The European Commission said the EU can cut greenhouse gases 25 percent below 1990 levels by 2020, surpassing its own 20 percent target, through an efficiency campaign in transportation, construction and agriculture.
"The good news is we don't need to wait for technological breakthroughs," said European climate commissioner Connie Hedegaard, because existing technologies are enough. "We need to start the transition toward a competitive low carbon economy now," she said in a statement.
The overall goal is to cut emissions 80 percent by 2050. The plan, released in Strasbourg, France, sets milestones of 40 percent by 2030 and 60 percent by 2040.
The plan, called Roadmap 2050, is to be presented to the European Parliament and member states for drawing up appropriate legislation.
Environmentalists criticized the commission for refusing to revise the overall emissions target for 2020 from 20 percent to 30 percent below its level in 1990. The EU has said it will only raise that target as part of an international agreement requiring other industrial countries to radically reduce emissions.
"It's a bit disappointing the commission hasn't come out with a 30 percent greenhouse gas target.
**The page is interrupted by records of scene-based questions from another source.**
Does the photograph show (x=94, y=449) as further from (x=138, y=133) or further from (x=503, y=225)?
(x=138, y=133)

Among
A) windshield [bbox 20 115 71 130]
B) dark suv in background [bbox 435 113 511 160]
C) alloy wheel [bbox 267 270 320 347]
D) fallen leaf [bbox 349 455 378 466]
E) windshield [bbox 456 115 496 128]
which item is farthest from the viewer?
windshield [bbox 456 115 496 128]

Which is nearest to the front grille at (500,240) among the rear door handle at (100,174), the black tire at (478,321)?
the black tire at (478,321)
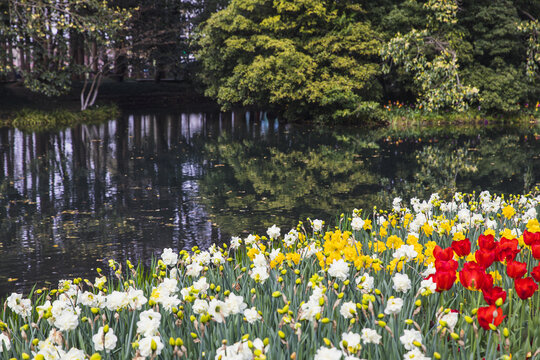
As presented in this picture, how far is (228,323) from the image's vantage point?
3.06 meters

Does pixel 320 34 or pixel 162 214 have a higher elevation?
pixel 320 34

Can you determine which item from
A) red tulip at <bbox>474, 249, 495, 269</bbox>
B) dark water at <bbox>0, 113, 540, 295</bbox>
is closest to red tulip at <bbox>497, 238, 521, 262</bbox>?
red tulip at <bbox>474, 249, 495, 269</bbox>

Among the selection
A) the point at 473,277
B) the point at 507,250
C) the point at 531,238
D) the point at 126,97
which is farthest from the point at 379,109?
the point at 126,97

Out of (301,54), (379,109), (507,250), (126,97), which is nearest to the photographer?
(507,250)

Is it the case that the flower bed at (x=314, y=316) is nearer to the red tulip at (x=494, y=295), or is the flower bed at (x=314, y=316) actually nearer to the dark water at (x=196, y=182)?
the red tulip at (x=494, y=295)

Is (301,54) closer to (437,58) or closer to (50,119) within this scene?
(437,58)

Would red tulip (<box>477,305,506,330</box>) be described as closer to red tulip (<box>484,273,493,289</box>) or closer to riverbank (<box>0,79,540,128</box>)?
red tulip (<box>484,273,493,289</box>)

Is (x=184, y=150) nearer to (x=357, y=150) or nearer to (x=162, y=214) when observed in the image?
(x=357, y=150)

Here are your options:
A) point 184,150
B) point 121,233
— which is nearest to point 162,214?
point 121,233

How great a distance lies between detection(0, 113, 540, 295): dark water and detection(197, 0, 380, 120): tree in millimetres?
3985

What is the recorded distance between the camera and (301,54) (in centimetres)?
2531

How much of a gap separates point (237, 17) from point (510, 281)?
25.0m

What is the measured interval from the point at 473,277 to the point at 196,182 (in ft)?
30.0

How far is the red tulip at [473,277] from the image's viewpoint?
2.77 m
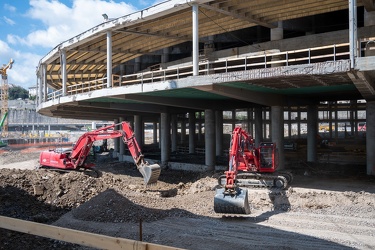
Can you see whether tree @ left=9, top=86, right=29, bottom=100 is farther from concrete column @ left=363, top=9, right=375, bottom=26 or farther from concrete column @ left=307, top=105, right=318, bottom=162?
concrete column @ left=363, top=9, right=375, bottom=26

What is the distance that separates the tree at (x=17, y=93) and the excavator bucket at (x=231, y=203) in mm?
187243

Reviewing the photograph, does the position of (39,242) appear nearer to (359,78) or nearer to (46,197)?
(46,197)

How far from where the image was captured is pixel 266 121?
4709 cm

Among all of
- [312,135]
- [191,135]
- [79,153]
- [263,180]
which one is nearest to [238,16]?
[263,180]

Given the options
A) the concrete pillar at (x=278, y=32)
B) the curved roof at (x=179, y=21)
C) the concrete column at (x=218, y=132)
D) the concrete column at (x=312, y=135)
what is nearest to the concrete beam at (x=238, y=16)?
the curved roof at (x=179, y=21)

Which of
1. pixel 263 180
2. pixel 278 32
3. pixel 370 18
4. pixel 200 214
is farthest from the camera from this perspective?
pixel 278 32

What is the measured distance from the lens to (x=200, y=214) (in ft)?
47.7

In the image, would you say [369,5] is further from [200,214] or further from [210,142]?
[210,142]

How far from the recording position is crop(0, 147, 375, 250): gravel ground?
11.0m

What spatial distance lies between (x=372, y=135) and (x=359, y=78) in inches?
319

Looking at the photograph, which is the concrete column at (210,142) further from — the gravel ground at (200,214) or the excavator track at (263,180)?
the excavator track at (263,180)

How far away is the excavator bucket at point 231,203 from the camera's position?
13.2 metres

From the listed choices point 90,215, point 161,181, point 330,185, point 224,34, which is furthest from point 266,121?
point 90,215

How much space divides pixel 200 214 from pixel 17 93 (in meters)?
188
All the analysis shows it's very cheap, it's the kind of thing we can do," said Sanjeev Kumar of the environmental group E3G.
"The Commission's paper shows that the case for a 30 percent EU carbon target has never been stronger," said Joris den Blanken of Greenpeace.
The plan envisions investments of euro270 billion a year, or 1.5 percent of the EU's economic output, but said most or all of that would be recovered through lower oil and gas imports. Over the next 40 years, fuel costs could fall by euro175 billion to euro320 billion a year, the commission said, but without action those bills will more than double.
Even with that increase in spending, the EU would lag behind China, India and Korea in terms of green investment, it said.
The plan calls for a tightening of Europe's cap and trade scheme, under which companies have limits on the amount of greenhouse gases they emit. They can buy extra credits if they exceed their limit from companies that emit less than allowed.
The commission did not say by how much they would lower the ceiling, leaving that question open for discussion among the 27 member states. But the provision for issuing fewer pollution permits "makes the whole proposal a different ball game to what we had on the table a week ago," Kumar told The Associated Press.
But a business group objected that the plan, especially its proposed reduction of pollution allowances, increased uncertainty.
"To improve predictability, it is essential not to disrupt the EU climate and energy policy framework already in place for 2020," said Business Europe. Further action on climate change should be matched by the EU's trading partners, it said.
The commission said at the current rate the EU will improve its energy efficiency by 9 percent by 2020, less than half its target, and listed a series of actions by governments and citizens to lift that rate.
It proposed that 3 percent of all public buildings a year should be refurbished. Energy companies can help consumers reduce consumption by installing double glazing. Energy labels on appliances help customers decide which refrigerator, freezer or washing machine to buy and encourages manufacturers to make better household equipment, it said.
By 2050 power generation could become carbon-free through the use of renewable energy like wind and solar, by capturing and burying carbon dioxide emitted by power plants and by increasing reliance on nuclear energy, the plan said.
The plan anticipates a bonus in the creation of up to 1.5 million new jobs. "Renewable energy has a strong track record in job creation. In just five years, the renewable industry increased its work force from 230 000 to 550 000," it said.